Hydroacoustics in Marine, Transitional and Freshwaters

This Special Issue highlights the diverse applications and potential of hydroacoustic techniques in aquatic research and management. Focusing on assessing fish populations, monitoring habitat use and migration, and estimating fish community structure, hydroacoustics offers advantages over traditional methods, such as reduced environmental impact, improved efficiency, and high-resolution data collection. With an emphasis on Asian waters and European case studies, the issue underscores the growing importance of hydroacoustics in studying rapidly changing aquatic environments vulnerable to human-induced pressures. The contributions demonstrate the value of continued development and integration of hydroacoustic methods, inspiring further research, innovation, and collaboration in the field.

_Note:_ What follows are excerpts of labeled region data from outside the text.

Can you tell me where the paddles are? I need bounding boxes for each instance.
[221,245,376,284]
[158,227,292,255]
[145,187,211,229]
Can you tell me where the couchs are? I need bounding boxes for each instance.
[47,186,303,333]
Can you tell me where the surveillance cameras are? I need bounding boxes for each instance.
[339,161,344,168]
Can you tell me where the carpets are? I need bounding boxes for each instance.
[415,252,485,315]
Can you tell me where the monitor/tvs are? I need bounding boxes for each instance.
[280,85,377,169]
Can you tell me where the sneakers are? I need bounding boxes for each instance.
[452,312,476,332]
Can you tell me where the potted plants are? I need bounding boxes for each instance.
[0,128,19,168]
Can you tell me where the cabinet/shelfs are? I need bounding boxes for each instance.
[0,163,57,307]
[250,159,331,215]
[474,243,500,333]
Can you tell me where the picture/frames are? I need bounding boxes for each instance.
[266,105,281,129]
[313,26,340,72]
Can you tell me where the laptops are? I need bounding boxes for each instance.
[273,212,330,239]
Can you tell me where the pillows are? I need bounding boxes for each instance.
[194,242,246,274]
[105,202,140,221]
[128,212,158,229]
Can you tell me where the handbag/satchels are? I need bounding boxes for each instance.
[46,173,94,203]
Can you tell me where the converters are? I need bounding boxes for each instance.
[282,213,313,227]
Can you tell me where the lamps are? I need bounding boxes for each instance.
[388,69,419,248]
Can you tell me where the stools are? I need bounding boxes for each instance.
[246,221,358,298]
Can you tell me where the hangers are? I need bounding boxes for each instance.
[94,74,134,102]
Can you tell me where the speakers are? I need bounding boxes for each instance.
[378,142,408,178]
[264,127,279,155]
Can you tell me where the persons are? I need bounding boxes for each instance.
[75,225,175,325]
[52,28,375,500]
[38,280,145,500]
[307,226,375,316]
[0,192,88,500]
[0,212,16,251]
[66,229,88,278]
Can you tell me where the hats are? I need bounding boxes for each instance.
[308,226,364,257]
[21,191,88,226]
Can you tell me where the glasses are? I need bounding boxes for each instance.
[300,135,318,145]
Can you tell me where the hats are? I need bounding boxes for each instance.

There is an increasing concern worldwide about the potential effects of human pressure and climate change on both marine and freshwater ecosystems. The need to enhance our capacity to detect, understand and predict these effects necessitates the development of cost-effective, reliable, and efficient technologies to enable the collection of rigorous scientific data. These data would allow us to determine the current status of the ecosystem and any changes that may occur. Hydroacoustics seems to be an ideal tool for sampling and surveying aquatic ecosystems because it (1) remotely senses, thus not affecting the studied object or its environment, (2) allows for the collection of a large quantity of data in a short time, (3) provides continuous, spatial (3D) information with a very high spatial and temporal resolution, and (4) is GPS-integrated, enabling easy mapping of the data. Therefore, hydroacoustics allows studying dynamic processes, spatial structures, and temporal patterns in ecological interactions that other methods do not permit.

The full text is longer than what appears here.